= Personal knowledge base =

Knowledge management software

A personal knowledge base (PKB) is an electronic tool used by an individual to express, capture, and later retrieve personal knowledge. (Note: Following Davies, Velez-Morales & King (2005) and Davies (2011), a PKB can be described using the metaphor of a container: a PKB is both the container (a software system, called a PKB system) and the content (recorded knowledge or information) contained within it.) It differs from a traditional database in that it contains subjective material particular to the owner, that others may not agree with nor care about.

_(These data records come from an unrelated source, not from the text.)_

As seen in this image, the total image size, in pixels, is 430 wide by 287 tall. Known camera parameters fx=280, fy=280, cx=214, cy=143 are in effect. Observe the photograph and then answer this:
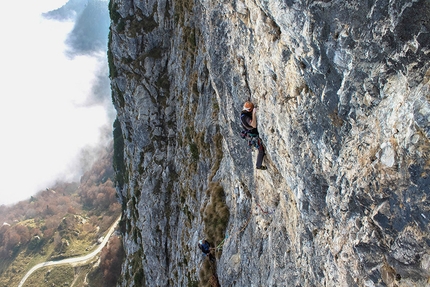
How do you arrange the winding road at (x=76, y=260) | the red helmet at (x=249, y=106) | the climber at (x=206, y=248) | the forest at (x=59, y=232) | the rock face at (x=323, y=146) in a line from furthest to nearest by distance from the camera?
the forest at (x=59, y=232)
the winding road at (x=76, y=260)
the climber at (x=206, y=248)
the red helmet at (x=249, y=106)
the rock face at (x=323, y=146)

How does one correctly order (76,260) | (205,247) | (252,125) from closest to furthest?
(252,125)
(205,247)
(76,260)

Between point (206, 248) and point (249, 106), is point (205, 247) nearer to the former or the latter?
point (206, 248)

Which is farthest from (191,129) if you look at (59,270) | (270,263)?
(59,270)

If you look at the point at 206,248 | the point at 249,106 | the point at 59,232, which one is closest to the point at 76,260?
the point at 59,232

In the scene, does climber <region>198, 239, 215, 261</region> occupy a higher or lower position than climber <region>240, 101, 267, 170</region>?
lower

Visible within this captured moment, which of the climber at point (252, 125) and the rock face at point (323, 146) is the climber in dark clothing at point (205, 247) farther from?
the climber at point (252, 125)

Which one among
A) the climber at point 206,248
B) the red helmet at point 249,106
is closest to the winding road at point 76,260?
the climber at point 206,248

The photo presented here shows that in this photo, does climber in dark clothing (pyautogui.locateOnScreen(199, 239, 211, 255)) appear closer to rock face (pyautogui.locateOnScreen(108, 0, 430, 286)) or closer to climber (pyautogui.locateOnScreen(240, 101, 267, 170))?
rock face (pyautogui.locateOnScreen(108, 0, 430, 286))

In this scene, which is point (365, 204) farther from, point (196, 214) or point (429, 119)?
point (196, 214)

Importantly, a PKB consists primarily of knowledge, rather than information; in other words, it is not a collection of documents or other sources an individual has encountered, but rather an expression of the distilled knowledge the owner has extracted from those sources or from elsewhere.

The term personal knowledge base was mentioned as early as the 1980s, but the term came to prominence in the 2000s when it was described at length in publications by computer scientist Stephen Davies and colleagues, who compared PKB systems on a number of different dimensions, the most important of which is the data model that each PKB system uses to organize knowledge.

==Data models==
Davies and colleagues examined three aspects of the data models of PKB systems:

- their structural framework, which prescribes rules about how knowledge elements can be structured and interrelated (as a tree, graph, tree plus graph, spatially, categorically, as n-ary links, chronologically, or ZigZag);
- their knowledge elements, or basic building blocks of information that a user creates and works with, and the level of granularity of those knowledge elements (such as word/concept, phrase/proposition, free text notes, links to information sources, or composite); and
- their schema, which involves the level of formal semantics introduced into the data model (such as a type system and related schemas, keywords, attribute–value pairs, etc.).

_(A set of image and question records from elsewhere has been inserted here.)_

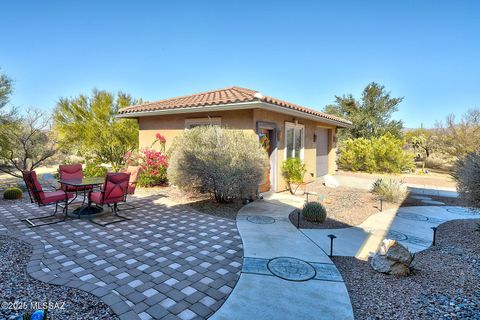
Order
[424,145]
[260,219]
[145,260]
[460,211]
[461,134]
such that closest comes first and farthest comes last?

Davies and colleagues also emphasized the principle of transclusion, "the ability to view the same knowledge element (not a copy) in multiple contexts", which they considered to be "pivotal" to an ideal PKB system. They concluded, after reviewing many design goals, that the ideal PKB system was still to come in the future.

===Personal knowledge graph===
In their publications on PKBs, Davies and colleagues discussed knowledge graphs as they were implemented in some software of the time. Later, other writers used the term personal knowledge graph (PKG) to refer to a PKB system featuring a graph structure and graph visualization. However, the term personal knowledge graph is also used by software engineers to refer to the different subject of a knowledge graph about a person, in contrast to a knowledge graph created by a person in a PKB.

== Software architecture ==
Davies and colleagues also differentiated PKB systems according to their software architecture: file-based, database-based, or client–server systems (including Internet-based systems accessed through desktop computers and/or handheld mobile devices).

== History ==
Non-electronic personal knowledge bases have probably existed in some form for centuries: Leonardo da Vinci's journals and notes are a famous example of the use of notebooks. Commonplace books, florilegia, annotated private libraries, and card files (in German, Zettelkästen) of index cards and edge-notched cards are examples of formats that have served this function in the pre-electronic age.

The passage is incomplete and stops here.